**DATASET EXCERPTS:**
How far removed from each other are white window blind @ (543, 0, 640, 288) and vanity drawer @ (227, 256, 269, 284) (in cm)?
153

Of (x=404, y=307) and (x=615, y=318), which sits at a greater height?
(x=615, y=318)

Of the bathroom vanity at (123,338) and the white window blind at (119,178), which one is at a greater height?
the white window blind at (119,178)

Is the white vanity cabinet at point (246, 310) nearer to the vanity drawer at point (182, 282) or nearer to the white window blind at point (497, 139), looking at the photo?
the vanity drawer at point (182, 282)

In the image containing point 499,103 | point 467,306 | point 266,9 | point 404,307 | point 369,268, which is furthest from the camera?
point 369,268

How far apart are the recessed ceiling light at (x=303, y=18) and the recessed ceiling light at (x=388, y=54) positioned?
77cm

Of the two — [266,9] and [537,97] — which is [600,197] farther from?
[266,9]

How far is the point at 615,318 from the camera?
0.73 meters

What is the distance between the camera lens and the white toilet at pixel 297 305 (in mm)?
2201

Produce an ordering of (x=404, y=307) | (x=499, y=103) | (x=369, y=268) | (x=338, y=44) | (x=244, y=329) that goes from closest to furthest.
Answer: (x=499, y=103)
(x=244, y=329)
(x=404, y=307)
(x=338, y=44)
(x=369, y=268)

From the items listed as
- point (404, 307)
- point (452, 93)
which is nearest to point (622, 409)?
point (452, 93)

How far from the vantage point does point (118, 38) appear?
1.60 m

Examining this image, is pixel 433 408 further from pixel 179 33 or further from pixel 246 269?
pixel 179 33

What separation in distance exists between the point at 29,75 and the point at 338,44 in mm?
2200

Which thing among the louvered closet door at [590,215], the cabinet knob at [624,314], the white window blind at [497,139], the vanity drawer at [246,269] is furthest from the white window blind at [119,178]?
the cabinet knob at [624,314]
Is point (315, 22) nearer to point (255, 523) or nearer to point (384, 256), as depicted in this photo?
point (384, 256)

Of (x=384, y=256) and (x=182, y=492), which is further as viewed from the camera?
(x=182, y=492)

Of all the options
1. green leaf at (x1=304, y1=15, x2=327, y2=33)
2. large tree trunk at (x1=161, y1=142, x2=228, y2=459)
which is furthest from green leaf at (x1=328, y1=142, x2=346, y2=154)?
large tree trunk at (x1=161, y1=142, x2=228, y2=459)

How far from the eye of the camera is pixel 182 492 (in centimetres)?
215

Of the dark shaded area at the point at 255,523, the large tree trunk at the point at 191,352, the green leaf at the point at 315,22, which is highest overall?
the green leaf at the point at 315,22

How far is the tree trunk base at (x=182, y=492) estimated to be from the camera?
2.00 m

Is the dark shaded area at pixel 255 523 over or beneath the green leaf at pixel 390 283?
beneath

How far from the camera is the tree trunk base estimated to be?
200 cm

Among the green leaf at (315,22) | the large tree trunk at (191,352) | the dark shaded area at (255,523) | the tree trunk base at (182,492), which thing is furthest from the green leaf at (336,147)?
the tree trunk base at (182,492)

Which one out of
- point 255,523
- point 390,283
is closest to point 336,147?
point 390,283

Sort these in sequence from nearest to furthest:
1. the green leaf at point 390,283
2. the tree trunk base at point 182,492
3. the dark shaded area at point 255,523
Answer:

**EXERCISE:** Write the lines out verbatim, from the one with "From the items listed as" through the last line of the entries, and stop there.

**COMPLETED TASK:**
From the items listed as
- point (404, 307)
- point (452, 93)
which is nearest to point (622, 409)?
point (452, 93)

How far from the vantage point does point (118, 38) appear?
1.60 m

Examining this image, is pixel 433 408 further from pixel 179 33 or further from pixel 246 269?
pixel 179 33

What separation in distance exists between the point at 29,75 and the point at 338,44 in mm?
2200

Which thing among the louvered closet door at [590,215], the cabinet knob at [624,314], the white window blind at [497,139], the vanity drawer at [246,269] is furthest from the white window blind at [119,178]?
the cabinet knob at [624,314]
Is point (315, 22) nearer to point (255, 523) or nearer to point (384, 256), as depicted in this photo?
point (384, 256)

Of (x=384, y=256) and (x=182, y=492), which is further as viewed from the camera?
(x=182, y=492)

Of all the options
1. green leaf at (x1=304, y1=15, x2=327, y2=33)
2. large tree trunk at (x1=161, y1=142, x2=228, y2=459)
which is furthest from green leaf at (x1=328, y1=142, x2=346, y2=154)?
large tree trunk at (x1=161, y1=142, x2=228, y2=459)

How far from the eye of the camera is pixel 182 492 (in centimetres)?
215

Of the dark shaded area at the point at 255,523, the large tree trunk at the point at 191,352, the green leaf at the point at 315,22, which is highest overall?
the green leaf at the point at 315,22

How far is the tree trunk base at (x=182, y=492) estimated to be from the camera?
2.00 m

Is the dark shaded area at pixel 255 523 over or beneath the green leaf at pixel 390 283?
beneath

How far from the camera is the tree trunk base estimated to be?
200 cm

Among the green leaf at (315,22) | the large tree trunk at (191,352) | the dark shaded area at (255,523) | the tree trunk base at (182,492), which thing is furthest from the green leaf at (336,147)?
the tree trunk base at (182,492)

Which one out of
- point 255,523
- point 390,283
is closest to point 336,147?
point 390,283

Sort these in sequence from nearest to furthest:
1. the green leaf at point 390,283
2. the tree trunk base at point 182,492
3. the dark shaded area at point 255,523
Answer:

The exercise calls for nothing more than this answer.